Social media has become a very popular place for users seeking knowledge about a wide variety of topics. While it contains many helpful documents, it also contains many useless and malicious documents or spams. For a casual observer it is very hard to identify high quality or trustworthy documents. As the volume of such data increases, the task for identifying the trustworthy documents becomes more and more difficult. A huge number of research works have focused on quantifying trust in certain specific social network domains. Some have quantified trust based on social graph. In this work, we use such social graph named Reduced node Social Graph with Relationships (RSGR) and we develop a three-step syntax and semantic based trust mining framework. Here we generalize the concept of trust mining for all structured as well as unstructured unsupervised text documents from all social network domains. We calculate trust based on metadata, trust based on relationships with other documents and finally we propagate the trust calculated so far along various relationship edges to calculate the final trust. Finally we show that our method calculates the trust of social media text documents with more than 80% accuracy.

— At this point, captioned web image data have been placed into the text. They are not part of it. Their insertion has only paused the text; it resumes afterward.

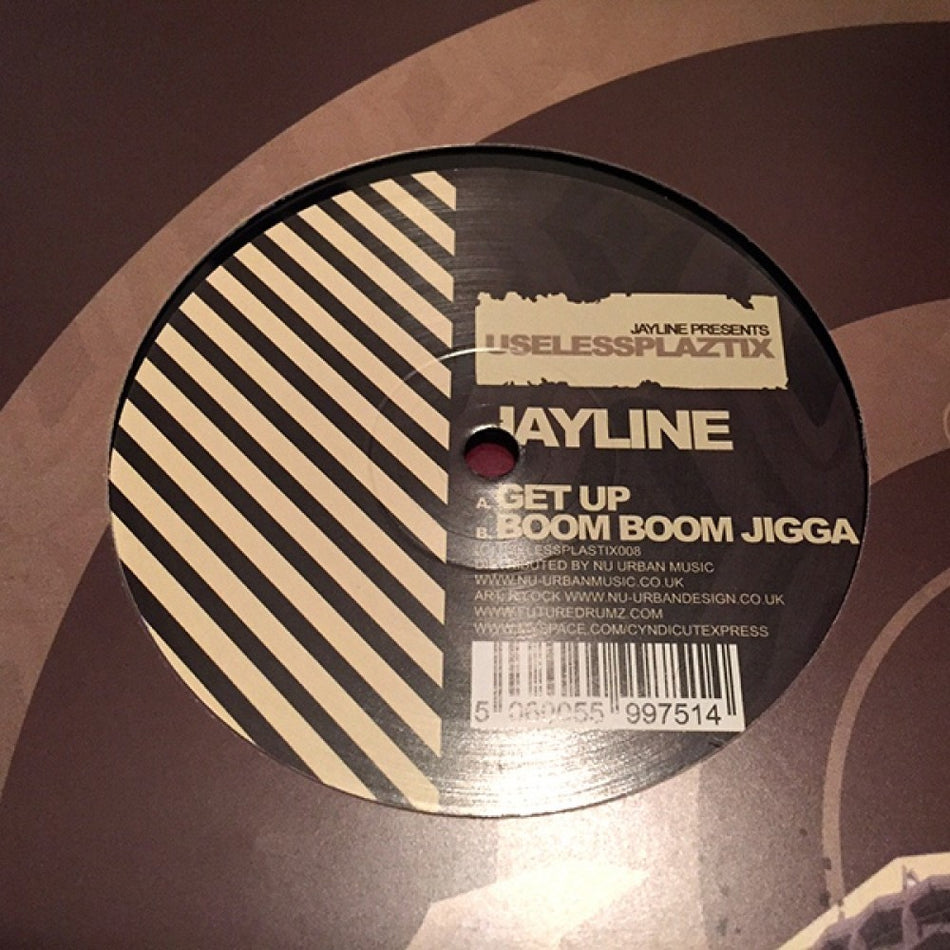 Useless Plastix - Pack of 2 Records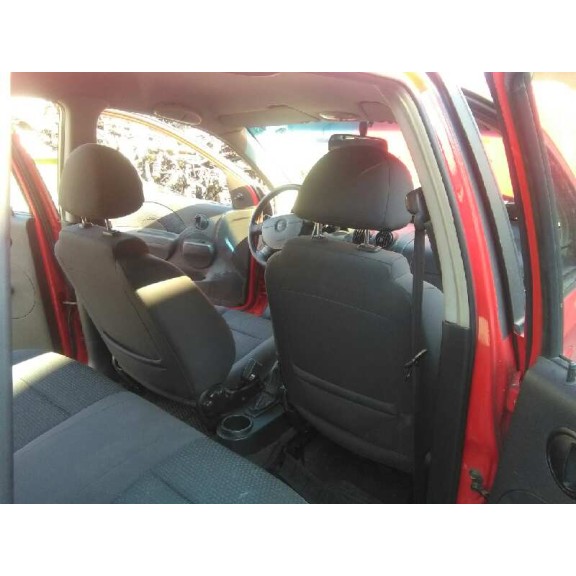 chevrolet kalos del año 2005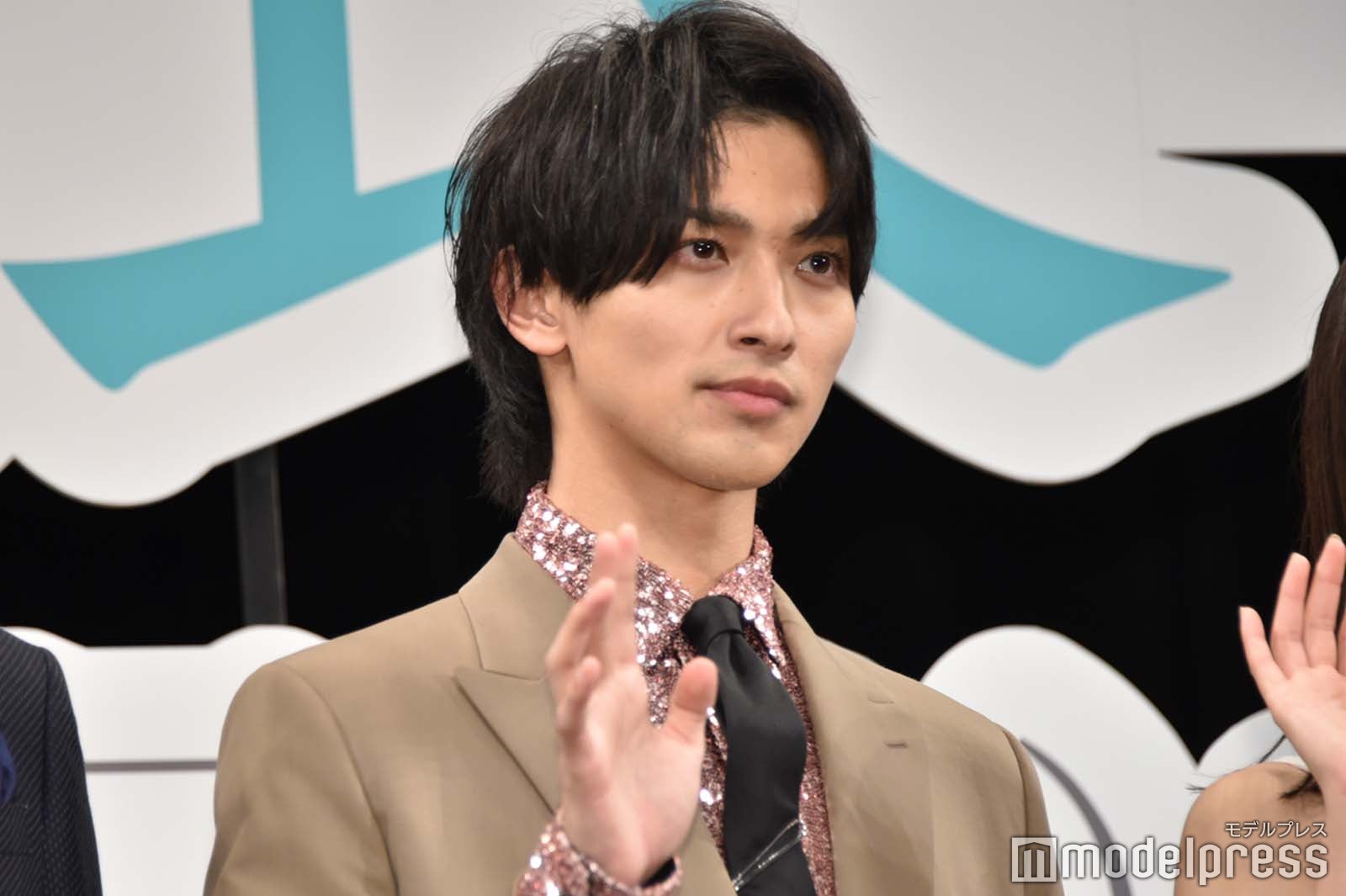 横浜流星（C）モデルプレス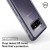 Samsung Galaxy Note 8 Caseology Skyfall Series Case - Orchid Gray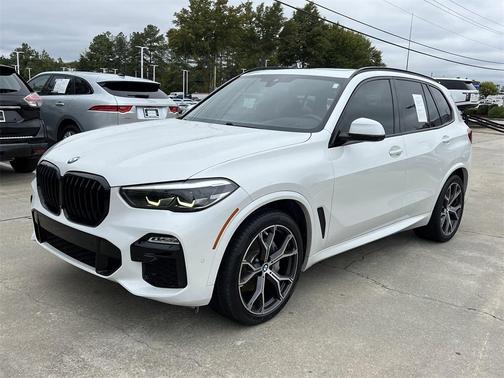 2020 BMW X5 sDrive40i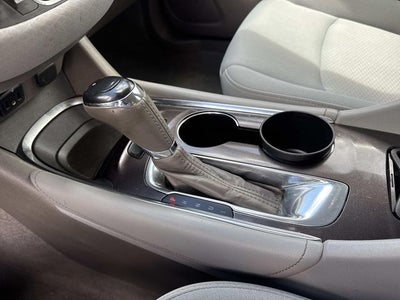 2017 Chevrolet Malibu LT 1LT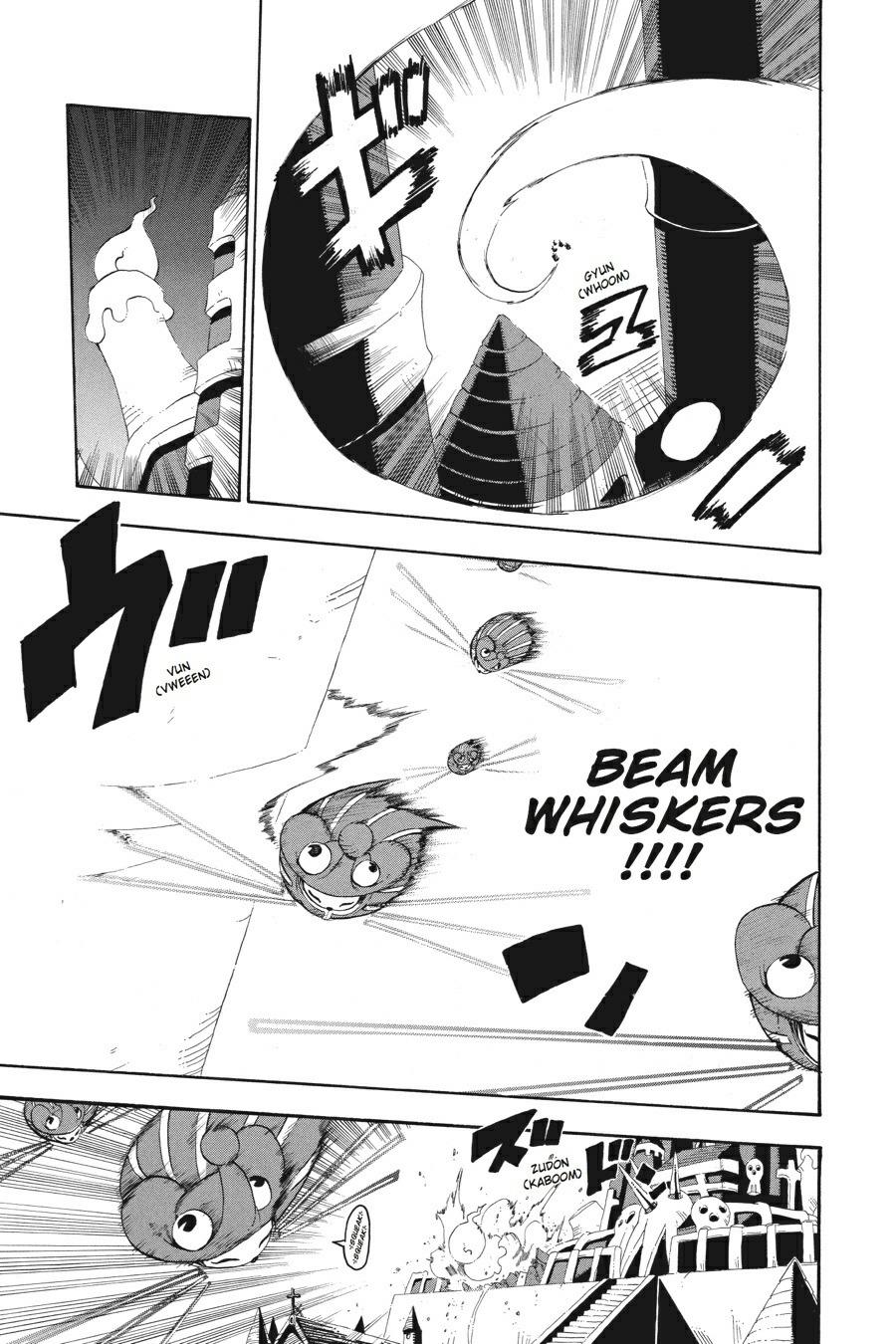 Read Soul Eater EN Manga Online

A Generalized Relationship Mining Method for Social Media Text Data

Mon, 21 Jul 2014 00:00:00 +0000

Abstract

Increasing popularity of Social Media has resulted in the creation of a huge amount of user generated documents. A large number of research works have focused on inferring relationship in certain specific social network domains. Few have considered structured data to establish syntax based relationship. In this work, we develop a two-step syntax based and semantic based relationship mining approach. Here we generalize the concept of relationship mining for all structured as well as unstructured unsupervised text documents from all social network domains. At first, we choose suitable features from individual document and store them in graph structure. Then we establish relationships in the graph generated to obtain Reduced node Social Graph with Relationships (RSGR). Our empirical study on various social media document validates the effectiveness of our approach and suggests its generality in finding relationships irrespective of the type of text documents and the social network domains.

Dynamic Network Traffic Data Classification for Intrusion Detection Using Genetic Algorithm

Thu, 20 Dec 2012 00:00:00 +0000

Abstract

Intrusion Detection System (IDS) classifies network traffic data either (anomaly( or (normal( to protect computer systems from different types of attacks. In this paper, data mining concepts and genetic algorithm have been applied to classify online traffic data efficiently by developing a rule based lazy classifier. The proposed method updates the rule set dynamically to accommodate the changing pattern in the traffic data in order to attain highest classification accuracy and at the same time maintaining consistency. The classifier is able to detect variants of common network traffic data patterns or modified existing security attacks based on the knowledge gained from its existing training data set with significant classification accuracy.

Generation of Sufficient Cut Points to Discretize Network Traffic Data Sets

Thu, 20 Dec 2012 00:00:00 +0000

Abstract

Classification accuracy and efficiency of an intrusion detection system (IDS) are largely affected by the discretization methods applied on continuous attributes. Cut generation is one of the methods of discretization and by applying variable number of cuts (in a partition) to the continuous attributes, different classification accuracy are obtained. In the paper to maximize accuracy of classifying network traffic data either ‘normal’ or ‘anomaly’, the proposed algorithm determines the set of cut points for each of the continuous attributes. After generation of appropriate and necessary cut points, they are mapped into corresponding intervals following centre-spread encoding technique. The learnt cut points are applied on the test data set for discretization to achieve maximum classification accuracy.